Manifest is the parsed `plugin.yaml` a managed plugin ships. Unknown keys are ignored rather than rejected (yaml.v3's default; we never call KnownFields), so a manifest written for a newer sf still parses on an older one — the same forward-compatibility LSP relies on for capability negotiation.

func ParseManifest

func ParseManifest(data []byte) (Manifest, error)

ParseManifest decodes a plugin.yaml. Unknown top-level keys are ignored for forward compatibility. A syntactically invalid document is an error; a valid but under-specified one (e.g. no protocol) parses and is caught later by compatibility gating, so `sf plugin list` can state a precise reason instead of the plugin vanishing.

func (Manifest) HasAdapter added in v0.11.0

func (m Manifest) HasAdapter() bool

HasAdapter reports whether the manifest carries a Tier-1 adapter block, i.e. the host should synthesize project-aware commands for it.
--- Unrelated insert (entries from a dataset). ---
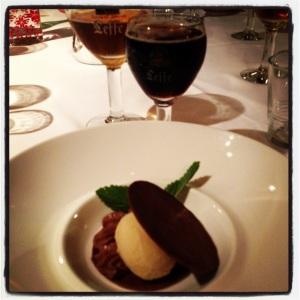 Spéculos belge, crème pâtissière au chocolat et crème glacée à la Leffe Brune - Guilde Culinaire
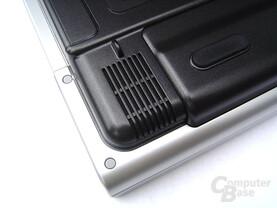 Asus M68Ne: Boxen an der Unterseite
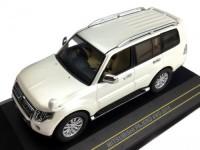 1:43 MITSUBISHI Pajero 4WD 2010 Metallic White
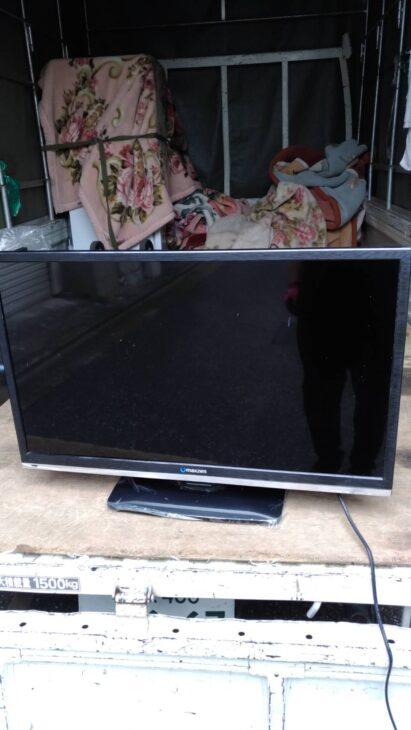 マクスゼンの32型液晶テレビを文京区にて無料引き受けしました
A pure-adapter plugin (adapter block, no exec, no declared commands) is enabled on the strength of this alone.

func (Manifest) HasCapability

func (m Manifest) HasCapability(name string) bool

HasCapability reports whether the manifest advertises the named capability.
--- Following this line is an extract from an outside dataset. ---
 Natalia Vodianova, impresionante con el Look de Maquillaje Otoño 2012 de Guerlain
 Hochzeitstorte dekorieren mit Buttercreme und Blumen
func (Manifest) HasRelease added in v0.14.0

func (m Manifest) HasRelease() bool

HasRelease reports whether the manifest declares a release-fetch block.
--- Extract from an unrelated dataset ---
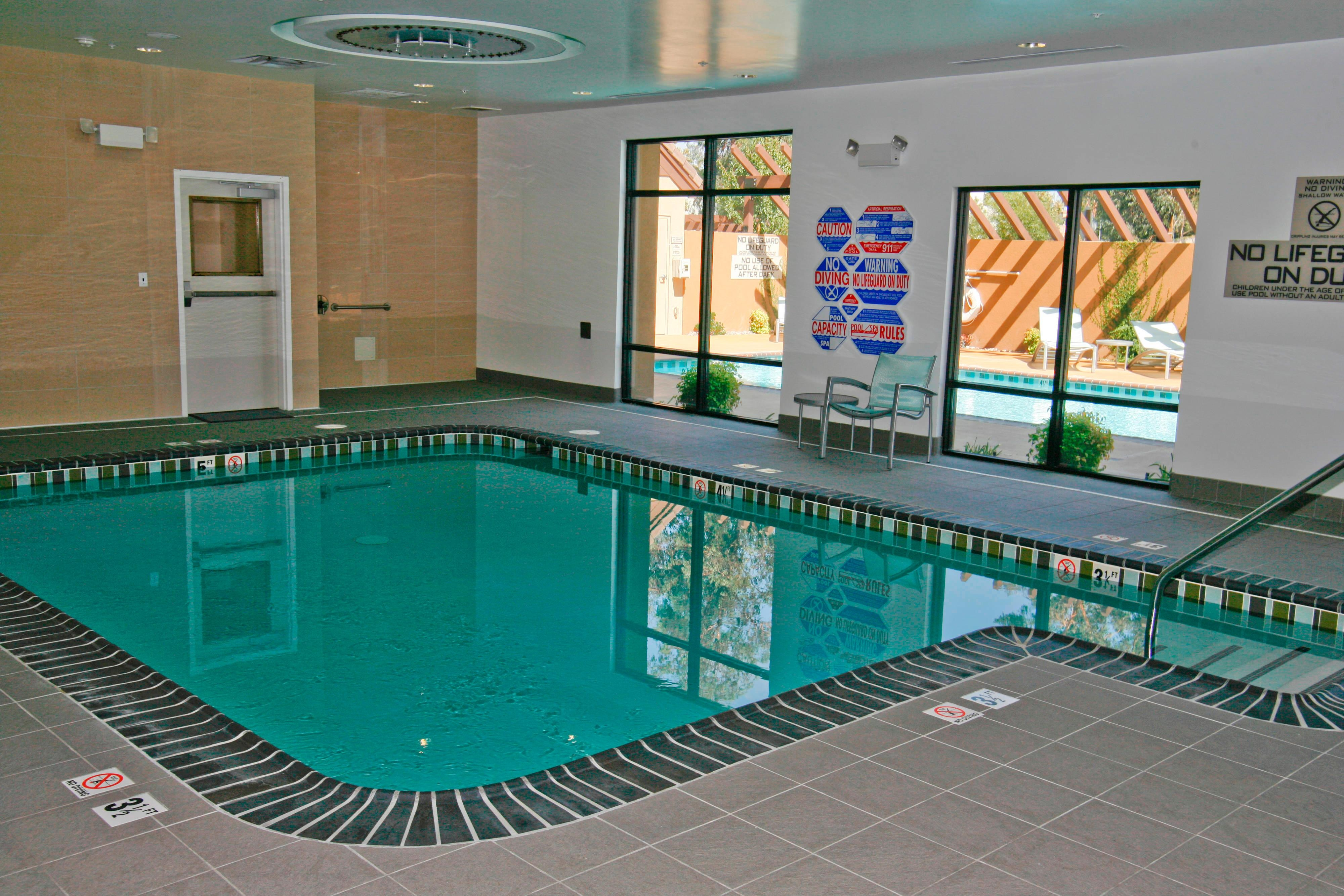 Temecula Hotels with indoor pools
type Release added in v0.14.0

type Release struct {
	// Asset is a filename template, e.g. "myplugin_{os}_{arch}", expanded with
	// this build's runtime.GOOS/GOARCH (goreleaser's {{.Os}}/{{.Arch}}
	// convention with formats:[binary]). Required when Release is set.
	Asset string `yaml:"asset" json:"asset,omitempty"`
	// GitHub optionally overrides the "owner/repo" the release is fetched
	// from; unset infers it from the plugin's install URL.
	GitHub string `yaml:"github" json:"github,omitempty"`
}

Release declares where to fetch a prebuilt executable from a GitHub release when a URL install's clone ships no binary (see fetchReleaseBinary). It is consulted only for a managed plugin that isn't adapter-only and whose clone has no runnable exec — a plugin that ships its binary in the repo, or a pure adapter, never triggers a fetch even if this block is present.

type Request

type Request struct {
	Argv        []string          `json:"argv"`
	ProjectRoot string            `json:"project_root"`
	Format      string            `json:"format"`
	Tag         string            `json:"tag"`
	SessionID   string            `json:"session_id,omitempty"`
	Source      string            `json:"source"`
	Settings    map[string]string `json:"settings,omitempty"`
}

Request is the JSON document a "stdin-json"-capable plugin receives on stdin. It carries the same context as the SOFIA_* env vars in a structured form, for plugins that prefer parsing one object over reading the environment.

type Setting

type Setting struct {
	Key         string `yaml:"key" json:"key"`
	Prompt      string `yaml:"prompt" json:"prompt,omitempty"`
	Description string `yaml:"description" json:"description,omitempty"`
	Default     string `yaml:"default" json:"default,omitempty"`
	Required    bool   `yaml:"required" json:"required,omitempty"`
}

Setting mirrors the resolvable fields of envfile.Field (the func-valued Validator is not expressible in YAML and is omitted). Field converts it back into an envfile.Field so plugin config flows through the same resolver as the host's own env-backed config.

func (Setting) Field

func (s Setting) Field() envfile.Field

Field adapts a declared Setting to an envfile.Field for resolution.